In patients with high-grade inflammation, age was further associated with decreased beta cell function in the mixed regression models. Age was found to be the most important determinant of impaired beta cell function in a large population study (12). Also, the use of ACE inhibitors and/or ARBs was associated with enhanced beta cell function. Recent clinical trials have revealed that the use of these agents lowers the risk of type 2 DM in patients with hypertension (16). There is also evidence that blockade of the renin–angiotensin system may promote the differentiation of adipocytes, which may result in improved insulin sensitivity and decreased storage of excess calories in the pancreas, thereby reducing lipotoxicity and improving insulin secretion (50).
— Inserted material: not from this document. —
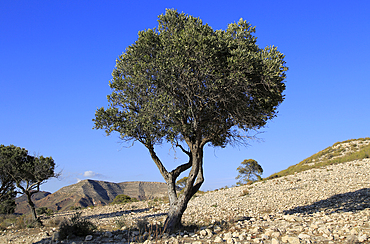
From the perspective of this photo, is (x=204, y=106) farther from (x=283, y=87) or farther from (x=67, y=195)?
(x=67, y=195)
Our results may further support the use of the latter agents as first-line therapy for hypertension in RA.
As mentioned above, a limitation of this study is its cross-sectional design, and our findings need to be confirmed in a longitudinal investigation. We evaluated only 94 patients. An analysis of a larger data set may reveal a greater number of significant associations between the independent variables assessed in the current study and insulin resistance and impaired beta cell function. Also, we used the HOMA-IR and HOMA-B (29) to evaluate insulin resistance and beta cell function, respectively. Alternative methods include dynamic tests, such as the hyperinsulinemic euglycemic clamp for insulin resistance and the hyperglycemic clamp for beta cell function. However, the latter techniques are not necessarily superior to the HOMA-IR and the HOMA-B (29). Rather, they give information about different aspects of insulin resistance and beta cell function. Each of these different investigations has its own limitations. Furthermore, there is a good correlation between estimates of insulin resistance derived from the HOMA-IR and from the euglycemic clamp, and between estimates of beta cell function derived from the HOMA-B and from the hyperglycemic clamp (29). Finally and as alluded to previously, in view of the sparing use of glucocorticoids, our results may not apply to RA patients treated with higher doses of the corticosteroids.
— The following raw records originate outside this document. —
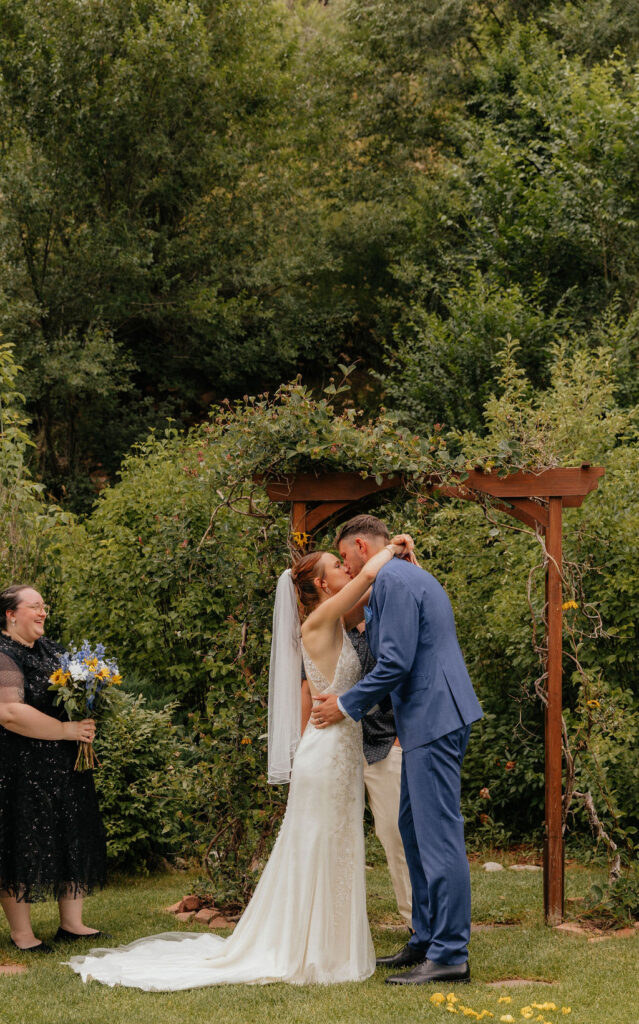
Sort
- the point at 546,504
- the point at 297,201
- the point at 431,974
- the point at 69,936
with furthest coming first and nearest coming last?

In conclusion, abdominal obesity and RA disease activity were determinants of insulin resistance in this cohort of patients with RA. Age and disease activity were associated with reduced beta cell function, whereas treatment of hypertension with ACE inhibitors and/or ARBs and the sparing use of glucocorticoids were associated with enhanced beta cell function. Since abdominal obesity, antihypertensive therapy, disease activity, and glucocorticoid use constitute factors that are modifiable, our findings may have implications for the prevention and treatment of cardiovascular disease and diabetes in RA.